On the other hand, Jia et al. (2016) have presented a more complex picture in reviewing the role of CCN proteins in hepatocellular carcinoma. In clinical samples whereas CCN2 and CCN3 are positively correlated with HCC development, CCN1 is both negatively and positively correlated with HCC development while no differences were noted for CCN5 (Jia et al. 2016). They did not have data for CCN6 in HCC. In their assessment special emphasis was placed on the role of CCN proteins as multitasking signal integrators in the inflammatory microenvironment. Since CCN proteins can be involved in binding of inflammatory factors, and inflammation is a core component of the cancer process, CCN proteins may be modulators of the immune reaction to cancer cells.
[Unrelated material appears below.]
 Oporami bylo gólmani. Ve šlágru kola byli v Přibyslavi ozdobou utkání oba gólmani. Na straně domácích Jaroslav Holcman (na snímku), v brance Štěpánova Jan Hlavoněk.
Chang et al. (2014) reviewed the role of proteins CCN1, CCN2, CCN3, CCN4, CCN5 and CCN6 in colon carcinoma. CCN1 correlated positively with the early stage in tumor development and with migration of tumor cells in culture. CCN4 and CCN6 correlated positively with tumor grade. In line with this, CCN4 promotes cell cycle checkpoint progression, accelerating growth and inhibiting apoptosis. Oppositely, CCN5 correlated negatively with tumor grade. It should be noted that indeed the building consensus on CCN5 is that of a competitive inhibitor (note it lacks the CT domain). CCN2 presents a mixed picture. Positively correlated with early stage in tumor development but negatively correlated with metastasis and patient survival and found to inhibit invasion and metastasis. Also it is negatively correlated with prevalence of peritoneal carcinomatosis. CCN3 data was not available but it is interesting to note that while CCN3 may have an anti-tumor role in myeloma, in several solid cancers CCN3 inhibits proliferation but stimulates migration and invasion (Perbal 2013; see more on this below). A propos, Kees and colleagues reviewed the roles of CCN proteins in hematological malignancies (Wells et al. 2015a, b). Again a rather complex picture emerges with respect to expression levels of CCN proteins in the tumor cells and associated stroma. Overexpression of CCN1 in AML proved beneficial while overexpression in the mesenchymal stem cells in multiple myeloma proved inhibitory.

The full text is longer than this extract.